### Provided data
────────────────────

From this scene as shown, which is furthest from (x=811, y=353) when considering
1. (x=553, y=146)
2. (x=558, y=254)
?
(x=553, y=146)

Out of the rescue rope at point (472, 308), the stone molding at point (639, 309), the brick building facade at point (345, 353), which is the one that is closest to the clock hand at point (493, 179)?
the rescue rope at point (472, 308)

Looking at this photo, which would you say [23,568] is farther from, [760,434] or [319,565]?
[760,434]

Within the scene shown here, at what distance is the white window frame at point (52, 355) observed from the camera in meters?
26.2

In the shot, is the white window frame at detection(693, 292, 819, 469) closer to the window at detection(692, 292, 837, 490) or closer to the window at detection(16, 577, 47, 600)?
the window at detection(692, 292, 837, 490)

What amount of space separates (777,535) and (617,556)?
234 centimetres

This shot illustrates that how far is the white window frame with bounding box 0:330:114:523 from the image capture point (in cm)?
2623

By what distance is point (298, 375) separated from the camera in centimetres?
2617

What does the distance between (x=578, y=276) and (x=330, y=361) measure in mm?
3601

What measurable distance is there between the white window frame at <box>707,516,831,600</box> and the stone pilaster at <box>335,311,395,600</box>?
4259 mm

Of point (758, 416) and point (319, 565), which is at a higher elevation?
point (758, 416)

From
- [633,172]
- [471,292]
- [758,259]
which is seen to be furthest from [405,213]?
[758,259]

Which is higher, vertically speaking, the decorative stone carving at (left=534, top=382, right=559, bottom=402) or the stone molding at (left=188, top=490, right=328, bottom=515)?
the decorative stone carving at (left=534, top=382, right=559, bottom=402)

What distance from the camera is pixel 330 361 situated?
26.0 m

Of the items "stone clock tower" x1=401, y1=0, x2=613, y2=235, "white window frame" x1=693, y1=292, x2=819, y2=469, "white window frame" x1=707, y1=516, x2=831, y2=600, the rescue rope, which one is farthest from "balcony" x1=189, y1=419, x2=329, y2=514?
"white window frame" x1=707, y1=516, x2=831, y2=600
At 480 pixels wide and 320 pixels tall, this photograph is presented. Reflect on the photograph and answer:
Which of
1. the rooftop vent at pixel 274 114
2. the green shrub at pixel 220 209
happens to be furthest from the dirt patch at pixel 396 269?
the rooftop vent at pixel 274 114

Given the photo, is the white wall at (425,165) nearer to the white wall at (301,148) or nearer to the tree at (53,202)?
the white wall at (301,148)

────────────────────

### Required work
Please write out all of the data above word for word, keeping every line unchanged.

### Response to this exercise
From this scene as shown, which is furthest from (x=811, y=353) when considering
1. (x=553, y=146)
2. (x=558, y=254)
?
(x=553, y=146)

Out of the rescue rope at point (472, 308), the stone molding at point (639, 309), the brick building facade at point (345, 353), which is the one that is closest to the clock hand at point (493, 179)?
the rescue rope at point (472, 308)

Looking at this photo, which would you say [23,568] is farther from, [760,434] or [319,565]?
[760,434]

Within the scene shown here, at what distance is the white window frame at point (52, 355) observed from the camera in meters?
26.2

In the shot, is the white window frame at detection(693, 292, 819, 469) closer to the window at detection(692, 292, 837, 490) or closer to the window at detection(16, 577, 47, 600)?
the window at detection(692, 292, 837, 490)

What amount of space separates (777,535) and (617,556)?
234 centimetres

This shot illustrates that how far is the white window frame with bounding box 0:330:114:523 from the image capture point (in cm)?
2623

By what distance is point (298, 375) separated from the camera in centimetres?
2617

What does the distance between (x=578, y=276) and (x=330, y=361) measure in mm?
3601

What measurable distance is there between the white window frame at <box>707,516,831,600</box> and the stone pilaster at <box>335,311,395,600</box>?
4259 mm

Of point (758, 416) and point (319, 565), which is at a higher elevation?
point (758, 416)

From
- [633,172]
- [471,292]
- [758,259]
which is seen to be furthest from [405,213]?
[758,259]

Which is higher, vertically speaking, the decorative stone carving at (left=534, top=382, right=559, bottom=402) or the stone molding at (left=188, top=490, right=328, bottom=515)?
the decorative stone carving at (left=534, top=382, right=559, bottom=402)

What distance from the camera is pixel 330 361 situated?
26.0 m

Of the items "stone clock tower" x1=401, y1=0, x2=613, y2=235, "white window frame" x1=693, y1=292, x2=819, y2=469, "white window frame" x1=707, y1=516, x2=831, y2=600, the rescue rope, which one is farthest from "balcony" x1=189, y1=419, x2=329, y2=514?
"white window frame" x1=707, y1=516, x2=831, y2=600
At 480 pixels wide and 320 pixels tall, this photograph is presented. Reflect on the photograph and answer:
Which of
1. the rooftop vent at pixel 274 114
2. the green shrub at pixel 220 209
happens to be furthest from the dirt patch at pixel 396 269?
the rooftop vent at pixel 274 114

Given the photo, is the white wall at (425,165) nearer to the white wall at (301,148) or nearer to the tree at (53,202)?
the white wall at (301,148)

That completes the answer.